Quote the data below in full, minus the images.

+++

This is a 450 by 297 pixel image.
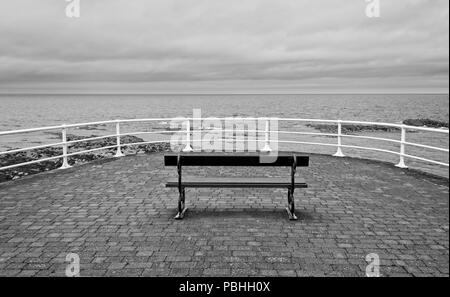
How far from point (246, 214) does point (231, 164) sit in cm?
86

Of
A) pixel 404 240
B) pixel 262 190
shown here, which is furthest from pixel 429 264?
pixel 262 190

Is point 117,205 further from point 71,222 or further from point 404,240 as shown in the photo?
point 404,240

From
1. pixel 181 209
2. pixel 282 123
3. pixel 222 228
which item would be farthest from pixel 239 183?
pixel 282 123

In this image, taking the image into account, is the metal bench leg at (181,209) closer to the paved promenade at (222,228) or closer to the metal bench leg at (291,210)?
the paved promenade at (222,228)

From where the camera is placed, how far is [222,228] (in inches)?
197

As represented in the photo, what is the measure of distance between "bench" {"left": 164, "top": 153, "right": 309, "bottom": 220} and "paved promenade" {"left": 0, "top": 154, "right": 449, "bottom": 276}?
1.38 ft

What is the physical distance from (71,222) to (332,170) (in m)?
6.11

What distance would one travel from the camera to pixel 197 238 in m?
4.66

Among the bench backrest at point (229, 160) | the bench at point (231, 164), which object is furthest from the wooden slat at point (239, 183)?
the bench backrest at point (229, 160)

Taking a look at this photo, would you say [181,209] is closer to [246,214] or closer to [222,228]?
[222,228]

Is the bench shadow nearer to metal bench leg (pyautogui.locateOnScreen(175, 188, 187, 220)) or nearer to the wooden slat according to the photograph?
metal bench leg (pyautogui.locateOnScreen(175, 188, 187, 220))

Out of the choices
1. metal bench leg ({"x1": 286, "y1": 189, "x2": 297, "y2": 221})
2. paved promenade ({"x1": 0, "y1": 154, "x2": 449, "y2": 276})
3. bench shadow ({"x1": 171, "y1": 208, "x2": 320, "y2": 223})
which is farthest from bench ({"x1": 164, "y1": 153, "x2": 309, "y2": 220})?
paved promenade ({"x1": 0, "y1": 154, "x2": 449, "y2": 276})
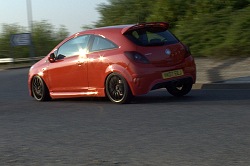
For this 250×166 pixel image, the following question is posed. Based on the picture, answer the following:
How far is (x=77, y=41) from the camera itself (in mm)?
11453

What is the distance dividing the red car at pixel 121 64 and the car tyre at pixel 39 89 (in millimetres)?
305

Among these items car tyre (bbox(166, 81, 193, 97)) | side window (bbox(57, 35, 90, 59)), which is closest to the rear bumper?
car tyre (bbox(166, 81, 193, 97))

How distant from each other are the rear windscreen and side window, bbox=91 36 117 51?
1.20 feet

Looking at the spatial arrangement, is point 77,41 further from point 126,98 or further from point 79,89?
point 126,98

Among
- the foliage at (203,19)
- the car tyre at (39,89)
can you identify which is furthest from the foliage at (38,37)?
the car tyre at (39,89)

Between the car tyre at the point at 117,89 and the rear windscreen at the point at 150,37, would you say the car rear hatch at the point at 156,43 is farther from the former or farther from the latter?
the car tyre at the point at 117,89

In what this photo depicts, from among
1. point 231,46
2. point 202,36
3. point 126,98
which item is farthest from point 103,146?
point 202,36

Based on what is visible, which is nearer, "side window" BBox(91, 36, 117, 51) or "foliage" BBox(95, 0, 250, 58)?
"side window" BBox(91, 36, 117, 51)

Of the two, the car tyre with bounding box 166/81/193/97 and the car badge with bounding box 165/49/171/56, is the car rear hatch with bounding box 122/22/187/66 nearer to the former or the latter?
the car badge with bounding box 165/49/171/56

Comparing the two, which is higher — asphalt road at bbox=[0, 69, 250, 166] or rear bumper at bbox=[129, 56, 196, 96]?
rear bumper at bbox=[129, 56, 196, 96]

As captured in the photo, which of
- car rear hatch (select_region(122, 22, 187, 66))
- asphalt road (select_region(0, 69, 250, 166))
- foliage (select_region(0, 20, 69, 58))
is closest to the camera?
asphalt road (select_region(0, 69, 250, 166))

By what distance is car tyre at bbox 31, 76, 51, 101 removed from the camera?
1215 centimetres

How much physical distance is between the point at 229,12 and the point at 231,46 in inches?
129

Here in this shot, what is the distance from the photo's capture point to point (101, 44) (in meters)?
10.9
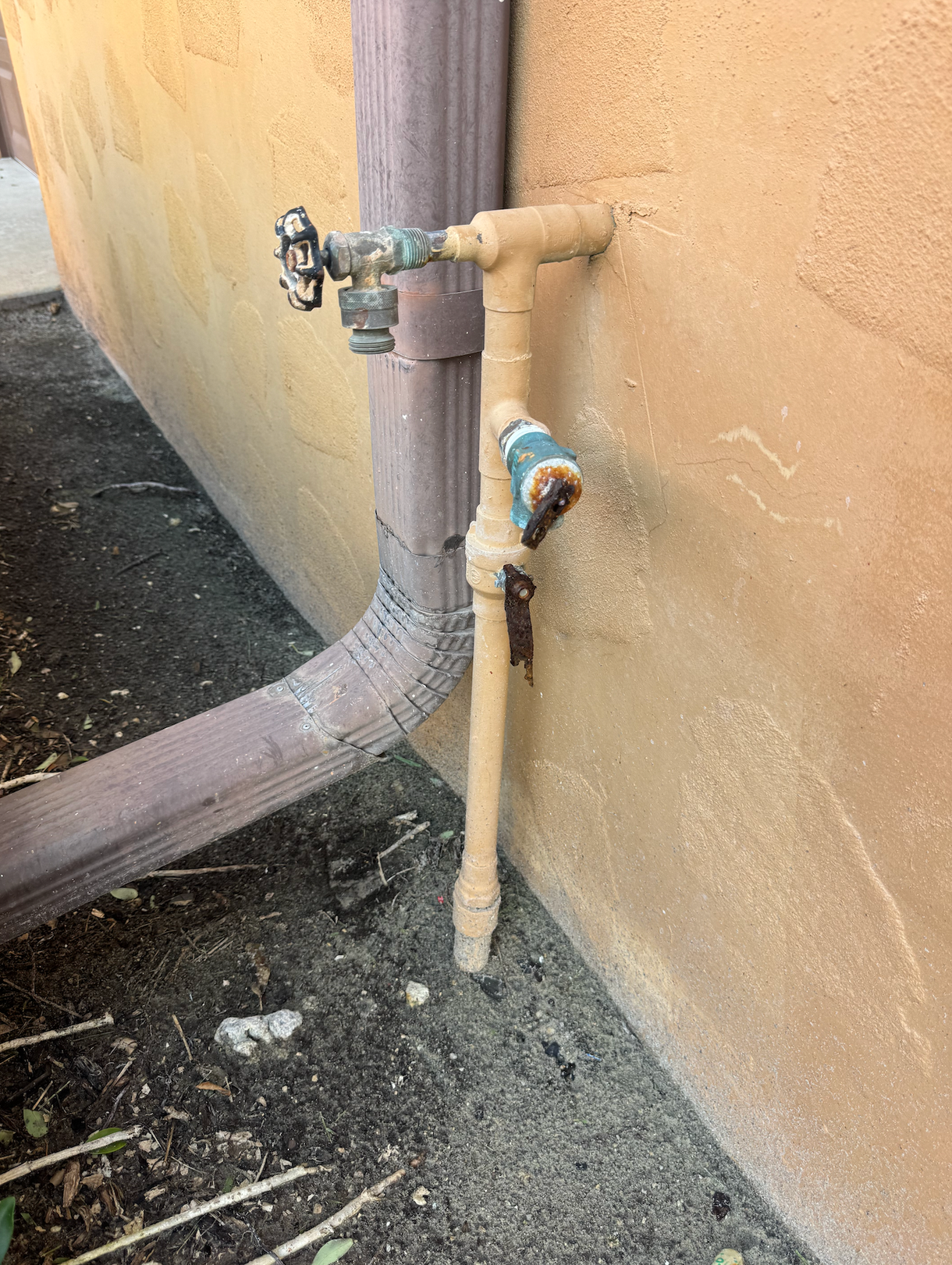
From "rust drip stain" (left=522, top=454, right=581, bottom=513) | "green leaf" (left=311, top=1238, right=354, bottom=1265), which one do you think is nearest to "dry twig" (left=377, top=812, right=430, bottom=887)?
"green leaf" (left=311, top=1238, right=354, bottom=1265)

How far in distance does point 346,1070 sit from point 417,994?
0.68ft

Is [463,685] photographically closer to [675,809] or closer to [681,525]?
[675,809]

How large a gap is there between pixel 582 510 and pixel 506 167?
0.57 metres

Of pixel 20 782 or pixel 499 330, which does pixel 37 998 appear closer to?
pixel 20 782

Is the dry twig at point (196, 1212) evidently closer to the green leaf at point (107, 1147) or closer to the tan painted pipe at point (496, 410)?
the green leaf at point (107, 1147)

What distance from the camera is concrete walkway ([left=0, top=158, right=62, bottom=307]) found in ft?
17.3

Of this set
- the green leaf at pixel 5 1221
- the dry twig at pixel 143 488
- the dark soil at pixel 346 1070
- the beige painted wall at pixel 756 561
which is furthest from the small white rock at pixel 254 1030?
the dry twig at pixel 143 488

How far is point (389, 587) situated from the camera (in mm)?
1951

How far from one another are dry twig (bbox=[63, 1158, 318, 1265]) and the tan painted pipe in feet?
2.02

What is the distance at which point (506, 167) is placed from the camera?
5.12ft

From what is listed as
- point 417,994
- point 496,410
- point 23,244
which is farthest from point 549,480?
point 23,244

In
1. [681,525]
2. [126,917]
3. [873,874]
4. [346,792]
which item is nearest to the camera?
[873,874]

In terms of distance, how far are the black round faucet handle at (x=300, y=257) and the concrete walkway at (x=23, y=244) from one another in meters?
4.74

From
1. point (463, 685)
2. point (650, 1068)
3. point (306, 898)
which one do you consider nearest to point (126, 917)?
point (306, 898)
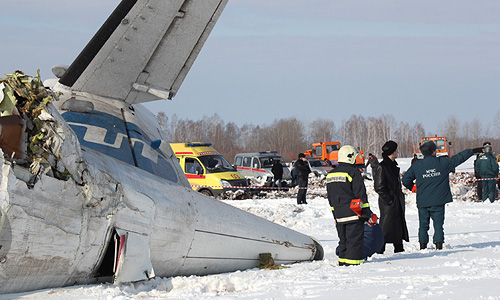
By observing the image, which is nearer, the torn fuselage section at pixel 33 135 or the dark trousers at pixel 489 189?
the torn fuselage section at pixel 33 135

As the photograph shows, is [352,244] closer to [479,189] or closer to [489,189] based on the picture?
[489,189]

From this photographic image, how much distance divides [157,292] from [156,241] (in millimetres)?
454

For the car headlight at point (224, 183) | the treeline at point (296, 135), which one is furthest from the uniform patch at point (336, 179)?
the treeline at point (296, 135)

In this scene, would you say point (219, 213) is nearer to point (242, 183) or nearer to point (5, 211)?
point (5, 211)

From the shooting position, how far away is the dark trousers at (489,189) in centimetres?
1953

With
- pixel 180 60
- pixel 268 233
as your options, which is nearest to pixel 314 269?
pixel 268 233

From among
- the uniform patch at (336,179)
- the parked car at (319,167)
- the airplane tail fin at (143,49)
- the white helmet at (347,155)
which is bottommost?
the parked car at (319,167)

+++

__FINAL ANSWER__:
This is a 450 by 297 pixel image.
How far from point (246, 214) does point (231, 164) sit in cm?
86

Of
A) pixel 404 240
B) pixel 262 190
shown here, which is furthest from pixel 429 264?
pixel 262 190

Is point 117,205 further from point 71,222 or further from point 404,240 as shown in the photo?
point 404,240

From
1. pixel 181 209
2. pixel 282 123
3. pixel 222 228
which item would be farthest from pixel 239 183?
pixel 282 123

In this image, taking the image into account, is the metal bench leg at (181,209) closer to the paved promenade at (222,228) or closer to the metal bench leg at (291,210)?
the paved promenade at (222,228)

From where the camera is placed, how far is [222,228] (in inches)?
197

As represented in the photo, what is the measure of distance between "bench" {"left": 164, "top": 153, "right": 309, "bottom": 220} and "paved promenade" {"left": 0, "top": 154, "right": 449, "bottom": 276}?
1.38 ft

What is the physical distance from (71,222) to (332,170) (in m)?
6.11

What distance would one travel from the camera to pixel 197 238 in m?
4.66

Among the bench backrest at point (229, 160) | the bench at point (231, 164), which object is furthest from the wooden slat at point (239, 183)?
the bench backrest at point (229, 160)

Taking a look at this photo, would you say [181,209] is closer to [246,214] or closer to [222,228]?
[222,228]

Is the bench shadow nearer to metal bench leg (pyautogui.locateOnScreen(175, 188, 187, 220)) or nearer to the wooden slat according to the photograph?
metal bench leg (pyautogui.locateOnScreen(175, 188, 187, 220))

Out of the choices
1. metal bench leg ({"x1": 286, "y1": 189, "x2": 297, "y2": 221})
2. paved promenade ({"x1": 0, "y1": 154, "x2": 449, "y2": 276})
3. bench shadow ({"x1": 171, "y1": 208, "x2": 320, "y2": 223})
which is farthest from bench ({"x1": 164, "y1": 153, "x2": 309, "y2": 220})?
paved promenade ({"x1": 0, "y1": 154, "x2": 449, "y2": 276})
For this 250×166 pixel image, the following question is posed. Based on the picture, answer the following:
How far is (x=77, y=41) from the camera itself (in mm)?
11453

What is the distance dividing the red car at pixel 121 64 and the car tyre at pixel 39 89 (in millimetres)?
305

Among these items car tyre (bbox(166, 81, 193, 97)) | side window (bbox(57, 35, 90, 59)), which is closest to the rear bumper?
car tyre (bbox(166, 81, 193, 97))

How distant from each other are the rear windscreen and side window, bbox=91 36 117 51?
1.20 feet

Looking at the spatial arrangement, is point 77,41 further from point 126,98 or further from point 79,89?
point 126,98

Among
- the foliage at (203,19)
- the car tyre at (39,89)
can you identify which is furthest from the foliage at (38,37)?
the car tyre at (39,89)

Between the car tyre at the point at 117,89 and the rear windscreen at the point at 150,37, would you say the car rear hatch at the point at 156,43 is farther from the former or farther from the latter?
the car tyre at the point at 117,89

In what this photo depicts, from among
1. point 231,46
2. point 202,36
3. point 126,98
which item is farthest from point 103,146?
point 202,36

Based on what is visible, which is nearer, "side window" BBox(91, 36, 117, 51) or "foliage" BBox(95, 0, 250, 58)?
"side window" BBox(91, 36, 117, 51)

Of the two, the car tyre with bounding box 166/81/193/97 and the car badge with bounding box 165/49/171/56, is the car rear hatch with bounding box 122/22/187/66 nearer to the former or the latter?
the car badge with bounding box 165/49/171/56

Comparing the two, which is higher — asphalt road at bbox=[0, 69, 250, 166] or rear bumper at bbox=[129, 56, 196, 96]?
rear bumper at bbox=[129, 56, 196, 96]

As captured in the photo, which of
- car rear hatch (select_region(122, 22, 187, 66))
- asphalt road (select_region(0, 69, 250, 166))
- foliage (select_region(0, 20, 69, 58))
is closest to the camera?
asphalt road (select_region(0, 69, 250, 166))

By what distance is car tyre at bbox 31, 76, 51, 101 removed from the camera?
1215 centimetres

How much physical distance is between the point at 229,12 and the point at 231,46 in inches?
129

Here in this shot, what is the distance from the photo's capture point to point (101, 44) (in meters)?
10.9
From "rust drip stain" (left=522, top=454, right=581, bottom=513) | "green leaf" (left=311, top=1238, right=354, bottom=1265), which one do you think is nearest to "dry twig" (left=377, top=812, right=430, bottom=887)?
"green leaf" (left=311, top=1238, right=354, bottom=1265)

How far in distance does point 346,1070 sit from point 417,994?
0.68ft

Is [463,685] photographically closer to [675,809] or closer to [681,525]?
[675,809]

How large a gap is there between pixel 582 510 and pixel 506 167?
0.57 metres

Of pixel 20 782 or pixel 499 330, which does pixel 37 998 appear closer to?
pixel 20 782

Is the dry twig at point (196, 1212) evidently closer to the green leaf at point (107, 1147) or closer to the tan painted pipe at point (496, 410)?
the green leaf at point (107, 1147)

What distance from the camera is concrete walkway ([left=0, top=158, right=62, bottom=307]) found in ft?
17.3

Of this set
- the green leaf at pixel 5 1221
- the dry twig at pixel 143 488
- the dark soil at pixel 346 1070
- the beige painted wall at pixel 756 561
which is furthest from the small white rock at pixel 254 1030?
the dry twig at pixel 143 488

How far is point (389, 587) situated from the camera (in mm)?
1951

How far from one another are dry twig (bbox=[63, 1158, 318, 1265]) and the tan painted pipe in feet?
2.02

What is the distance at which point (506, 167) is placed from the camera?
5.12ft

From what is listed as
- point 417,994
- point 496,410
- point 23,244
which is farthest from point 549,480?
point 23,244

In
1. [681,525]
2. [126,917]
3. [873,874]
4. [346,792]
which item is nearest to the camera?
[873,874]

In terms of distance, how far are the black round faucet handle at (x=300, y=257) and the concrete walkway at (x=23, y=244) from one another in meters?
4.74

From
1. point (463, 685)
2. point (650, 1068)
3. point (306, 898)
which one do you consider nearest to point (126, 917)?
point (306, 898)
By observing the image, which is nearer, the torn fuselage section at pixel 33 135 or the dark trousers at pixel 489 189?
the torn fuselage section at pixel 33 135

As the photograph shows, is [352,244] closer to [479,189] or closer to [489,189] based on the picture?
[489,189]

From this photographic image, how much distance divides [157,292] from [156,241] (in millimetres)?
454

For the car headlight at point (224, 183) | the treeline at point (296, 135), which one is furthest from the uniform patch at point (336, 179)?
the treeline at point (296, 135)

In this scene, would you say point (219, 213) is nearer to point (242, 183) or nearer to point (5, 211)?
point (5, 211)

From the shooting position, how far away is the dark trousers at (489,189) in centimetres?
1953

With
- pixel 180 60
- pixel 268 233
as your options, which is nearest to pixel 314 269?
pixel 268 233

From among
- the uniform patch at (336,179)
- the parked car at (319,167)
- the airplane tail fin at (143,49)
- the white helmet at (347,155)
which is bottommost?
the parked car at (319,167)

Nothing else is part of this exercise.